I see Nancy’s mouth move. I don’t know how loudly she moans. I open my mouth and let out a howl too. I am usually embarrassed to make vocal sounds because I cannot hear myself, and I know from seeing people’s reactions that I don’t sound pleasant. But no one knows it is me beneath my shroud.
I am a spirit. I am a will-o’-the-wisp. I am calling George! I pray for a sign from him.
I wail. My limbs writhe.
Nancy suddenly grabs my arm and pulls the sheet off my head.
“What’s wrong?” I ask.
“A trap passed down the lane,” she signs. “I heard the horse whinny and saw the driver come to a halt before riding on. They must have seen us and heard our wild howling.”
“Oh no!” I sign. “Did you see who it was?”
Nancy nods. “Reverend Lee!”
“Tell me it wasn’t him,” I implore.
“I recognized the trap and horse,” Nancy signs.
We are mortified. Frantically, we remove our shrouds.

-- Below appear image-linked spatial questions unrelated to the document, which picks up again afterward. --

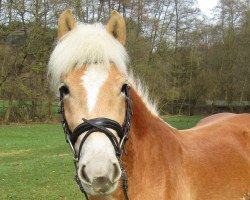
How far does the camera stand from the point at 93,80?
2.67 metres

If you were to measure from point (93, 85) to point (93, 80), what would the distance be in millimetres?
46

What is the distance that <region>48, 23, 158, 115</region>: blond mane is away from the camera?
2.79 m

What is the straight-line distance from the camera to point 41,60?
1171 inches

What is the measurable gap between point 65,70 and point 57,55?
0.52 ft

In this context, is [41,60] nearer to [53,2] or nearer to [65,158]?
[53,2]

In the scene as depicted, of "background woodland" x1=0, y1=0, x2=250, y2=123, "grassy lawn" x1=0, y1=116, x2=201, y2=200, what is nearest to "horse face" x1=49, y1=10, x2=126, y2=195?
"grassy lawn" x1=0, y1=116, x2=201, y2=200

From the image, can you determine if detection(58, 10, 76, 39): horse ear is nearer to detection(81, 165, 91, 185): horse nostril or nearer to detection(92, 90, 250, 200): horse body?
detection(92, 90, 250, 200): horse body

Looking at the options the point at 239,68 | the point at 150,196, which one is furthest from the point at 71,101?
the point at 239,68

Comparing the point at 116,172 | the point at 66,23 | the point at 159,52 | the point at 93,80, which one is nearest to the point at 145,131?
the point at 93,80

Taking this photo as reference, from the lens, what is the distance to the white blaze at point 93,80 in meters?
2.58

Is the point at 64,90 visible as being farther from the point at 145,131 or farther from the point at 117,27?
the point at 145,131

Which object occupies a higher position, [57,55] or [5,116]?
[57,55]

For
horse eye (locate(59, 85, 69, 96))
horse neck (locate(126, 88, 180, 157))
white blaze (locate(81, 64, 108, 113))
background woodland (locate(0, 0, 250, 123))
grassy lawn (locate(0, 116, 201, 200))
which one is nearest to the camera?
white blaze (locate(81, 64, 108, 113))

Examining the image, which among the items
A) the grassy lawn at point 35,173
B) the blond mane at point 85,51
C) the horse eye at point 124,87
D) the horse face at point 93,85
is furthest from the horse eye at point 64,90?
the grassy lawn at point 35,173
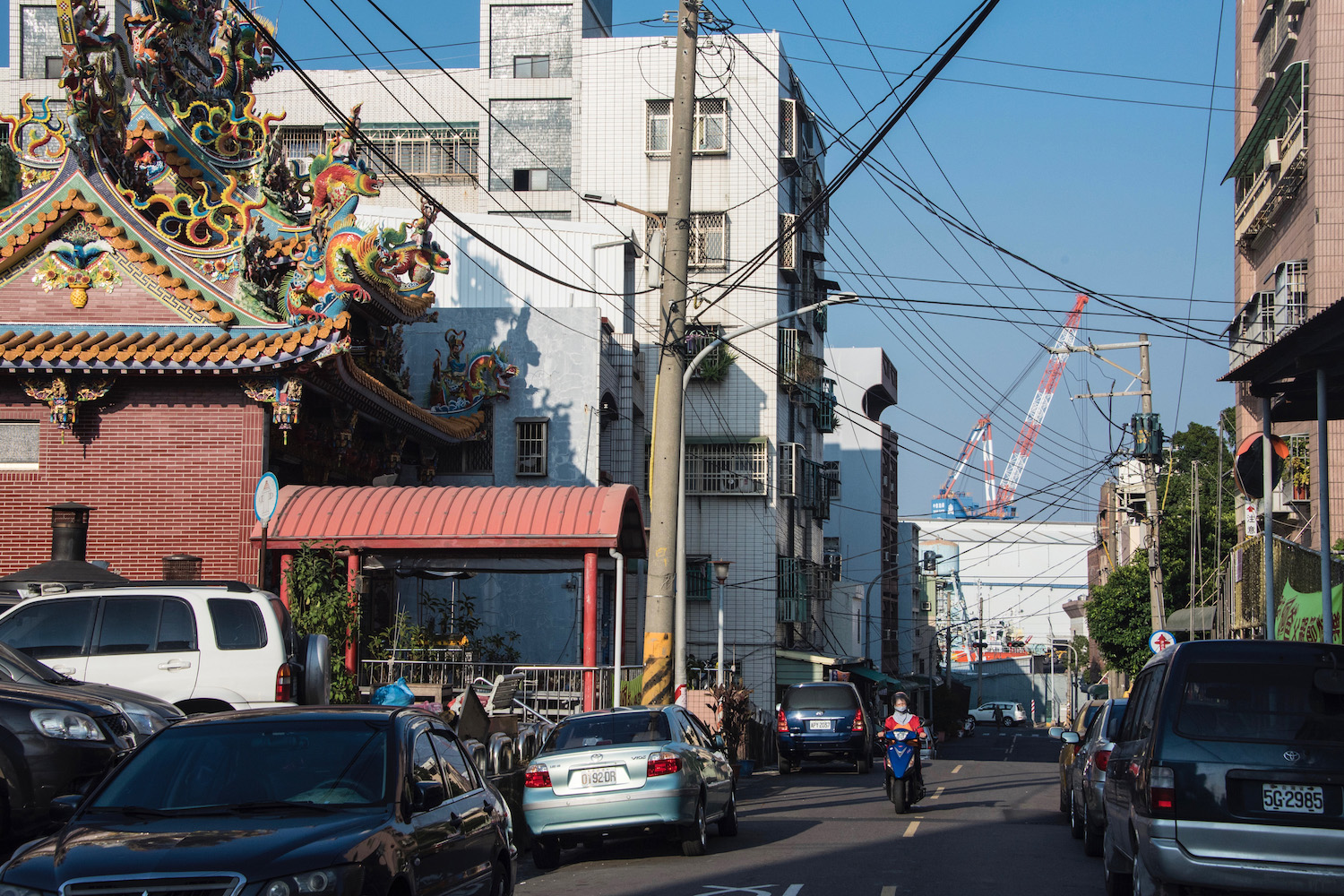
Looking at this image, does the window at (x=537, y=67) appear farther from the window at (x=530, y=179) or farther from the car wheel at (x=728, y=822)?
the car wheel at (x=728, y=822)

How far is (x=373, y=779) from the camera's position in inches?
286

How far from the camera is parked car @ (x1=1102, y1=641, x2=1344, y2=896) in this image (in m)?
7.71

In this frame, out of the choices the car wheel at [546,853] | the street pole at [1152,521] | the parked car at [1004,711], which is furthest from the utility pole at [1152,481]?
the parked car at [1004,711]

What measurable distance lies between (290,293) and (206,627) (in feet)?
27.7

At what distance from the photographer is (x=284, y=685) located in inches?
539

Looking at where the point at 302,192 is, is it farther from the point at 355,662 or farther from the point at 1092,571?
the point at 1092,571

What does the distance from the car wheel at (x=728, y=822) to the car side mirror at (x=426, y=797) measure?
773cm

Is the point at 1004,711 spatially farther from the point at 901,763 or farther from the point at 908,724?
the point at 901,763

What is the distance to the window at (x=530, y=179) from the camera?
43531 mm

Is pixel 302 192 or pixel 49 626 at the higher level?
pixel 302 192

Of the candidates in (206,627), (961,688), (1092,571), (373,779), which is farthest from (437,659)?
(1092,571)

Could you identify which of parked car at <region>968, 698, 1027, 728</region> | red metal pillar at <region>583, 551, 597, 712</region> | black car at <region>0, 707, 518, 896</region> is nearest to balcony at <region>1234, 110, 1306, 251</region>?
red metal pillar at <region>583, 551, 597, 712</region>

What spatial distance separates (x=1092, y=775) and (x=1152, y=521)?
20933 mm

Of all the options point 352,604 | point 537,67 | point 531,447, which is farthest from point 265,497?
point 537,67
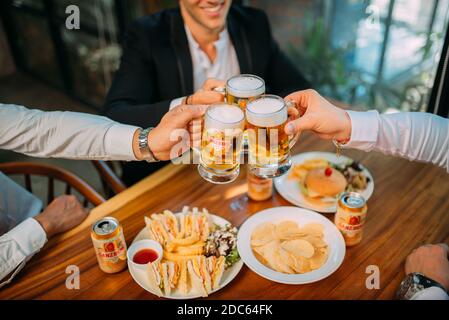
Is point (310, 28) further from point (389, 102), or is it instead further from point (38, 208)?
point (38, 208)

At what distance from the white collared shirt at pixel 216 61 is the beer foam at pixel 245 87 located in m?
0.83

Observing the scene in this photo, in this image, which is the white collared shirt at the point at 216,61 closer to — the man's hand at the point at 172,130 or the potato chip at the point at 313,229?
the man's hand at the point at 172,130

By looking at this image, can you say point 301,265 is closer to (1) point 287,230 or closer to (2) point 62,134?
(1) point 287,230

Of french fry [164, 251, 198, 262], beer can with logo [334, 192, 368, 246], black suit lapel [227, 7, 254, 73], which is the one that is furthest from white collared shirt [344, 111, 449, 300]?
black suit lapel [227, 7, 254, 73]

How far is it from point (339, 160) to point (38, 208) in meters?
1.31

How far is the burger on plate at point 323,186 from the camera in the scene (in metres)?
1.64

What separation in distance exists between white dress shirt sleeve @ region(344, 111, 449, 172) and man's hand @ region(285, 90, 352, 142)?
1.6 inches

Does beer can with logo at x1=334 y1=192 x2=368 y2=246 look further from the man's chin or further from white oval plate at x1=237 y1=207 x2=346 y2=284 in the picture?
the man's chin

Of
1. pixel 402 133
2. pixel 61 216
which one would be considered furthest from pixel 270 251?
pixel 61 216

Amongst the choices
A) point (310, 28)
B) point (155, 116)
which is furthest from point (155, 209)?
point (310, 28)

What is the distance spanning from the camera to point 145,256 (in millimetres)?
1390

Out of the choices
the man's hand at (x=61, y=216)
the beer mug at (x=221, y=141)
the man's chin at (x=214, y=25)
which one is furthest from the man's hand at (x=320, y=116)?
the man's hand at (x=61, y=216)

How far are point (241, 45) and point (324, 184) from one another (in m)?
0.93
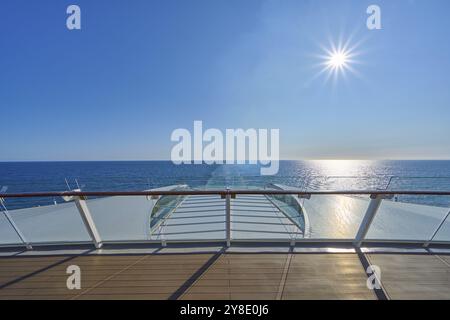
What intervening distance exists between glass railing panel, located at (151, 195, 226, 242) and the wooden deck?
40 centimetres

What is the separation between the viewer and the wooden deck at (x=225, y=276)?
160cm

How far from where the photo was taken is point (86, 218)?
2297mm

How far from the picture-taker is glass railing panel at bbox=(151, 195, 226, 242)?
102 inches

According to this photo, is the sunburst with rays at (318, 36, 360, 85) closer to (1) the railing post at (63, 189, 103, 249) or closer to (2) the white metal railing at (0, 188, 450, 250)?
(2) the white metal railing at (0, 188, 450, 250)

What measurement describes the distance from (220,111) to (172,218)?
652cm

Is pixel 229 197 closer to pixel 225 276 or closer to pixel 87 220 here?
pixel 225 276

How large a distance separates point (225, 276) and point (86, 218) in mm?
1721

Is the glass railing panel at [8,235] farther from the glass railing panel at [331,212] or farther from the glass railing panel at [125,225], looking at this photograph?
the glass railing panel at [331,212]

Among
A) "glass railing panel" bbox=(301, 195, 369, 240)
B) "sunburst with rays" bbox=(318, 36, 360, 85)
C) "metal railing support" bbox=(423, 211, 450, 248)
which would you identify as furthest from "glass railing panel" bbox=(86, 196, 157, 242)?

“What do we do with these now?” I ask.
“Bury them in the marsh,” she signs.
Since George did not make his spirit visible, this feels like a chance to lay him to rest.
I nod.
We fold the sheets and carry them as close as we dare to the marsh.
Nancy pushes her sheet down in the mud with a long stick. She signs, “Here lies General John Wright, finally laid to rest.”
“Amen,” I sign, playing along. It helps ease my burden to imagine this is all just a game.
Now it’s time for my sheet.
I take the stick and try to push it down. It’s harder than it looked watching Nancy. The sheet forms a bubble of swampy water and won’t easily sink. I keep pushing and poking it, but it gets caught in the reeds.
Nancy comes to my aid. She drags the sheet back to the main water hole without getting caught in thick mud.
“Why won’t he go down easily?” I ask. “Is he that perturbed? Does he hate me? I am sorry, my brother, for my sin. I didn’t mean to lure you into the high road. Why did you push me out of the way? It should have been me …”
Nancy’s face whitens, as if she’s looking at a specter. I quickly turn around to see if George is behind me. The air is empty. That’s when I realize she didn’t know. Even though I once accidentally mentioned his expression before he died, Nancy never could have imagined I was responsible for my brother’s death.
I can almost see her mind working. Is she putting the pieces together? She composes herself, like a true best friend.
“Mary,” she signs. “It wasn’t your fault. Besides, George would have chosen saving you over himself.”
I push myself up on the long stick to force the winding shroud under the water for good. “Here lies …,” I begin, but cannot finish.
We both bow our heads in a moment of silence.
“Amen,” Nancy signs, as if I had completed my thought.
I close my eyes and a few tears stick in my eyelashes. I wipe my hands together to clean off the dirt, then make the sign for “finish.” “It’s late.